Entre los dos colocamos la losa de travertino sobre unos caballetes atrás del auto, la pusimos luego sobre unos polines de madera dura y la hicimos pasar rodando hasta la plataforma de carga; a continuación cargamos el pedestal, protegimos los cantos con sacos vacíos de papel, cargamos los utensilios, cemento, arena, gravilla y los polines y los caballetes para la descarga, yo cerré la tapa, y ya Korneff estaba sentado al volante y ponía el motor en marcha, cuando sacó la cabeza y la nuca con sus furúnculos por la portezuela lateral y gritó: —¡Vamos, pues, muchacho, ven! ¡Toma tu fiambrera y súbete!

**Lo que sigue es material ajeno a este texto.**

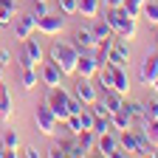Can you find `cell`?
I'll return each instance as SVG.
<instances>
[{"instance_id":"obj_32","label":"cell","mask_w":158,"mask_h":158,"mask_svg":"<svg viewBox=\"0 0 158 158\" xmlns=\"http://www.w3.org/2000/svg\"><path fill=\"white\" fill-rule=\"evenodd\" d=\"M59 11H62L65 17L76 14V0H59Z\"/></svg>"},{"instance_id":"obj_21","label":"cell","mask_w":158,"mask_h":158,"mask_svg":"<svg viewBox=\"0 0 158 158\" xmlns=\"http://www.w3.org/2000/svg\"><path fill=\"white\" fill-rule=\"evenodd\" d=\"M133 133H135V141H138V155H152V150H155V144L147 138V133H144V127L138 124V127H133Z\"/></svg>"},{"instance_id":"obj_16","label":"cell","mask_w":158,"mask_h":158,"mask_svg":"<svg viewBox=\"0 0 158 158\" xmlns=\"http://www.w3.org/2000/svg\"><path fill=\"white\" fill-rule=\"evenodd\" d=\"M116 138H118V147H122L127 155H138V141H135L133 127H130V130H122V133H116Z\"/></svg>"},{"instance_id":"obj_40","label":"cell","mask_w":158,"mask_h":158,"mask_svg":"<svg viewBox=\"0 0 158 158\" xmlns=\"http://www.w3.org/2000/svg\"><path fill=\"white\" fill-rule=\"evenodd\" d=\"M150 88H152V90H155V93H158V76H155V79H152V85H150Z\"/></svg>"},{"instance_id":"obj_34","label":"cell","mask_w":158,"mask_h":158,"mask_svg":"<svg viewBox=\"0 0 158 158\" xmlns=\"http://www.w3.org/2000/svg\"><path fill=\"white\" fill-rule=\"evenodd\" d=\"M6 65H11V51L0 48V68H6Z\"/></svg>"},{"instance_id":"obj_25","label":"cell","mask_w":158,"mask_h":158,"mask_svg":"<svg viewBox=\"0 0 158 158\" xmlns=\"http://www.w3.org/2000/svg\"><path fill=\"white\" fill-rule=\"evenodd\" d=\"M37 82H40V73H37V68H23L20 85H23L26 90H34V88H37Z\"/></svg>"},{"instance_id":"obj_37","label":"cell","mask_w":158,"mask_h":158,"mask_svg":"<svg viewBox=\"0 0 158 158\" xmlns=\"http://www.w3.org/2000/svg\"><path fill=\"white\" fill-rule=\"evenodd\" d=\"M14 155H17V152H11V150H6L3 144H0V158H14Z\"/></svg>"},{"instance_id":"obj_6","label":"cell","mask_w":158,"mask_h":158,"mask_svg":"<svg viewBox=\"0 0 158 158\" xmlns=\"http://www.w3.org/2000/svg\"><path fill=\"white\" fill-rule=\"evenodd\" d=\"M34 124H37V130L43 133V135H54V130H56V116H54V110L45 102L34 110Z\"/></svg>"},{"instance_id":"obj_13","label":"cell","mask_w":158,"mask_h":158,"mask_svg":"<svg viewBox=\"0 0 158 158\" xmlns=\"http://www.w3.org/2000/svg\"><path fill=\"white\" fill-rule=\"evenodd\" d=\"M40 82H43L45 88H56V85H62V71H59L51 59L48 62H40Z\"/></svg>"},{"instance_id":"obj_14","label":"cell","mask_w":158,"mask_h":158,"mask_svg":"<svg viewBox=\"0 0 158 158\" xmlns=\"http://www.w3.org/2000/svg\"><path fill=\"white\" fill-rule=\"evenodd\" d=\"M102 155H113L116 150H118V138H116V133L113 130H107V133H99L96 135V144H93Z\"/></svg>"},{"instance_id":"obj_15","label":"cell","mask_w":158,"mask_h":158,"mask_svg":"<svg viewBox=\"0 0 158 158\" xmlns=\"http://www.w3.org/2000/svg\"><path fill=\"white\" fill-rule=\"evenodd\" d=\"M73 40H76L73 45H76L79 51H93V48H96V43H99L96 34H93L90 28H79V31L73 34Z\"/></svg>"},{"instance_id":"obj_27","label":"cell","mask_w":158,"mask_h":158,"mask_svg":"<svg viewBox=\"0 0 158 158\" xmlns=\"http://www.w3.org/2000/svg\"><path fill=\"white\" fill-rule=\"evenodd\" d=\"M76 141H79V147H82L85 152H90L93 144H96V133H93V130H82V133L76 135Z\"/></svg>"},{"instance_id":"obj_22","label":"cell","mask_w":158,"mask_h":158,"mask_svg":"<svg viewBox=\"0 0 158 158\" xmlns=\"http://www.w3.org/2000/svg\"><path fill=\"white\" fill-rule=\"evenodd\" d=\"M0 144H3L6 150H11V152H17V150H20V135H17V130L6 127L3 135H0Z\"/></svg>"},{"instance_id":"obj_10","label":"cell","mask_w":158,"mask_h":158,"mask_svg":"<svg viewBox=\"0 0 158 158\" xmlns=\"http://www.w3.org/2000/svg\"><path fill=\"white\" fill-rule=\"evenodd\" d=\"M73 96H76L85 107H90L96 99H99V90H96V85H93V79H82V76H79V82H76V88H73Z\"/></svg>"},{"instance_id":"obj_29","label":"cell","mask_w":158,"mask_h":158,"mask_svg":"<svg viewBox=\"0 0 158 158\" xmlns=\"http://www.w3.org/2000/svg\"><path fill=\"white\" fill-rule=\"evenodd\" d=\"M141 6H144V3H138V0H124V3H122V9H124L127 17H133V20L141 17Z\"/></svg>"},{"instance_id":"obj_5","label":"cell","mask_w":158,"mask_h":158,"mask_svg":"<svg viewBox=\"0 0 158 158\" xmlns=\"http://www.w3.org/2000/svg\"><path fill=\"white\" fill-rule=\"evenodd\" d=\"M37 31L45 37H56L65 31V14L62 11H48L43 17H37Z\"/></svg>"},{"instance_id":"obj_17","label":"cell","mask_w":158,"mask_h":158,"mask_svg":"<svg viewBox=\"0 0 158 158\" xmlns=\"http://www.w3.org/2000/svg\"><path fill=\"white\" fill-rule=\"evenodd\" d=\"M59 147H62V152L71 155V158H82V155H88L82 147H79L76 135H62V138H59Z\"/></svg>"},{"instance_id":"obj_31","label":"cell","mask_w":158,"mask_h":158,"mask_svg":"<svg viewBox=\"0 0 158 158\" xmlns=\"http://www.w3.org/2000/svg\"><path fill=\"white\" fill-rule=\"evenodd\" d=\"M11 20H14V11H11L6 3H0V28H9Z\"/></svg>"},{"instance_id":"obj_19","label":"cell","mask_w":158,"mask_h":158,"mask_svg":"<svg viewBox=\"0 0 158 158\" xmlns=\"http://www.w3.org/2000/svg\"><path fill=\"white\" fill-rule=\"evenodd\" d=\"M99 9H102V0H76V14H82L88 20L99 17Z\"/></svg>"},{"instance_id":"obj_9","label":"cell","mask_w":158,"mask_h":158,"mask_svg":"<svg viewBox=\"0 0 158 158\" xmlns=\"http://www.w3.org/2000/svg\"><path fill=\"white\" fill-rule=\"evenodd\" d=\"M107 62L110 65H122V68H127V62H130V45H127V40H122V37H113V48H110V54H107Z\"/></svg>"},{"instance_id":"obj_24","label":"cell","mask_w":158,"mask_h":158,"mask_svg":"<svg viewBox=\"0 0 158 158\" xmlns=\"http://www.w3.org/2000/svg\"><path fill=\"white\" fill-rule=\"evenodd\" d=\"M90 31L96 34V40H105V37H113V28L107 26V20H105V17H93V26H90Z\"/></svg>"},{"instance_id":"obj_36","label":"cell","mask_w":158,"mask_h":158,"mask_svg":"<svg viewBox=\"0 0 158 158\" xmlns=\"http://www.w3.org/2000/svg\"><path fill=\"white\" fill-rule=\"evenodd\" d=\"M45 155H51V158H65V152H62V147H59V144H54Z\"/></svg>"},{"instance_id":"obj_18","label":"cell","mask_w":158,"mask_h":158,"mask_svg":"<svg viewBox=\"0 0 158 158\" xmlns=\"http://www.w3.org/2000/svg\"><path fill=\"white\" fill-rule=\"evenodd\" d=\"M11 113H14V105H11V93H9V88L0 82V122H9L11 118Z\"/></svg>"},{"instance_id":"obj_20","label":"cell","mask_w":158,"mask_h":158,"mask_svg":"<svg viewBox=\"0 0 158 158\" xmlns=\"http://www.w3.org/2000/svg\"><path fill=\"white\" fill-rule=\"evenodd\" d=\"M110 127H113V133H122V130H130L133 127V118L124 113V107L116 110V113H110Z\"/></svg>"},{"instance_id":"obj_39","label":"cell","mask_w":158,"mask_h":158,"mask_svg":"<svg viewBox=\"0 0 158 158\" xmlns=\"http://www.w3.org/2000/svg\"><path fill=\"white\" fill-rule=\"evenodd\" d=\"M0 3H6V6H9V9L17 14V0H0Z\"/></svg>"},{"instance_id":"obj_12","label":"cell","mask_w":158,"mask_h":158,"mask_svg":"<svg viewBox=\"0 0 158 158\" xmlns=\"http://www.w3.org/2000/svg\"><path fill=\"white\" fill-rule=\"evenodd\" d=\"M155 76H158V51H155V54H147V56H144L141 68H138V82L150 88Z\"/></svg>"},{"instance_id":"obj_1","label":"cell","mask_w":158,"mask_h":158,"mask_svg":"<svg viewBox=\"0 0 158 158\" xmlns=\"http://www.w3.org/2000/svg\"><path fill=\"white\" fill-rule=\"evenodd\" d=\"M48 59L62 71V76H73L76 73V59H79V48L73 43H51L48 48Z\"/></svg>"},{"instance_id":"obj_35","label":"cell","mask_w":158,"mask_h":158,"mask_svg":"<svg viewBox=\"0 0 158 158\" xmlns=\"http://www.w3.org/2000/svg\"><path fill=\"white\" fill-rule=\"evenodd\" d=\"M20 155H26V158H40L43 152H40L37 147H23V150H20Z\"/></svg>"},{"instance_id":"obj_7","label":"cell","mask_w":158,"mask_h":158,"mask_svg":"<svg viewBox=\"0 0 158 158\" xmlns=\"http://www.w3.org/2000/svg\"><path fill=\"white\" fill-rule=\"evenodd\" d=\"M11 28H14V37L20 40V43H23V40H28V37L37 31V17H34V11L14 17V20H11Z\"/></svg>"},{"instance_id":"obj_28","label":"cell","mask_w":158,"mask_h":158,"mask_svg":"<svg viewBox=\"0 0 158 158\" xmlns=\"http://www.w3.org/2000/svg\"><path fill=\"white\" fill-rule=\"evenodd\" d=\"M96 135L99 133H107V130H113L110 127V116H93V127H90Z\"/></svg>"},{"instance_id":"obj_11","label":"cell","mask_w":158,"mask_h":158,"mask_svg":"<svg viewBox=\"0 0 158 158\" xmlns=\"http://www.w3.org/2000/svg\"><path fill=\"white\" fill-rule=\"evenodd\" d=\"M96 102L102 105L105 113L110 116V113H116V110H122V107H124V96H122V93H116L113 88H102V93H99Z\"/></svg>"},{"instance_id":"obj_3","label":"cell","mask_w":158,"mask_h":158,"mask_svg":"<svg viewBox=\"0 0 158 158\" xmlns=\"http://www.w3.org/2000/svg\"><path fill=\"white\" fill-rule=\"evenodd\" d=\"M68 99L71 93L62 88V85H56V88H48V96H45V105L54 110L56 116V122H62V118H68Z\"/></svg>"},{"instance_id":"obj_2","label":"cell","mask_w":158,"mask_h":158,"mask_svg":"<svg viewBox=\"0 0 158 158\" xmlns=\"http://www.w3.org/2000/svg\"><path fill=\"white\" fill-rule=\"evenodd\" d=\"M96 76H99V85H102V88H113L116 93H122V96L130 93V73H127V68L105 62Z\"/></svg>"},{"instance_id":"obj_26","label":"cell","mask_w":158,"mask_h":158,"mask_svg":"<svg viewBox=\"0 0 158 158\" xmlns=\"http://www.w3.org/2000/svg\"><path fill=\"white\" fill-rule=\"evenodd\" d=\"M124 113L133 118L135 124L144 122V107H141V102H124Z\"/></svg>"},{"instance_id":"obj_38","label":"cell","mask_w":158,"mask_h":158,"mask_svg":"<svg viewBox=\"0 0 158 158\" xmlns=\"http://www.w3.org/2000/svg\"><path fill=\"white\" fill-rule=\"evenodd\" d=\"M124 0H105V9H116V6H122Z\"/></svg>"},{"instance_id":"obj_4","label":"cell","mask_w":158,"mask_h":158,"mask_svg":"<svg viewBox=\"0 0 158 158\" xmlns=\"http://www.w3.org/2000/svg\"><path fill=\"white\" fill-rule=\"evenodd\" d=\"M17 62L20 68H40V62H43V48H40L37 40H23V48H20L17 54Z\"/></svg>"},{"instance_id":"obj_33","label":"cell","mask_w":158,"mask_h":158,"mask_svg":"<svg viewBox=\"0 0 158 158\" xmlns=\"http://www.w3.org/2000/svg\"><path fill=\"white\" fill-rule=\"evenodd\" d=\"M48 11H51L48 0H34V17H43V14H48Z\"/></svg>"},{"instance_id":"obj_41","label":"cell","mask_w":158,"mask_h":158,"mask_svg":"<svg viewBox=\"0 0 158 158\" xmlns=\"http://www.w3.org/2000/svg\"><path fill=\"white\" fill-rule=\"evenodd\" d=\"M155 43H158V31H155Z\"/></svg>"},{"instance_id":"obj_30","label":"cell","mask_w":158,"mask_h":158,"mask_svg":"<svg viewBox=\"0 0 158 158\" xmlns=\"http://www.w3.org/2000/svg\"><path fill=\"white\" fill-rule=\"evenodd\" d=\"M144 107V122H150V118H158V99H150V102H141ZM141 122V124H144Z\"/></svg>"},{"instance_id":"obj_8","label":"cell","mask_w":158,"mask_h":158,"mask_svg":"<svg viewBox=\"0 0 158 158\" xmlns=\"http://www.w3.org/2000/svg\"><path fill=\"white\" fill-rule=\"evenodd\" d=\"M99 68H102V65L96 62L93 51H79V59H76V76H82V79H96Z\"/></svg>"},{"instance_id":"obj_23","label":"cell","mask_w":158,"mask_h":158,"mask_svg":"<svg viewBox=\"0 0 158 158\" xmlns=\"http://www.w3.org/2000/svg\"><path fill=\"white\" fill-rule=\"evenodd\" d=\"M141 17L147 20L150 26L158 28V0H147V3L141 6Z\"/></svg>"}]
</instances>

Lento rodeo de circunvalación por los hospitales municipales. Frente al portal principal, nubes blancas de enfermeras. Entre ellas, una conocida mía, la señorita Gertrudis. La saludo con la mano; me contesta. He ahí de nuevo o todavía la felicidad, pienso. Tendría que invitarla —aunque ya no la veo, porque vamos ya en dirección del Rin— a alguna cosa —en dirección de Kappes Hamm—, tal vez al cine o al teatro, a ver a Gründgens. Mas ya nos hace seña el edificio de ladrillo amarillo: invitarla, pero por qué al teatro —y el humo sube del crematorio por encima de unos árboles medio muertos. ¿Qué tal, señorita Gertrudis, si fuéramos alguna vez a otra parte? Otro cementerio, otros talleres de marmolería. Vuelta en honor de la señorita Gertrudis delante de la entrada principal: Beutz & Kanrich, Piedras naturales de Pottgiesser, Bóhm, Pintura funeraria, Gockeln, Flores para cementerio. Control en la puerta; no resulta tan fácil entrar en el cementerio. Conserje con gorra funeraria, travertino para tumba doble, número setenta y nueve, sección ocho, mano a la gorra funeraria, las fiambreras pueden calentarse en el crematorio; y frente a la necrópolis, Leo Schugger.
Le dije a Korneff: —¿No es ése un tal Leo Schugger, el de los guantes blancos?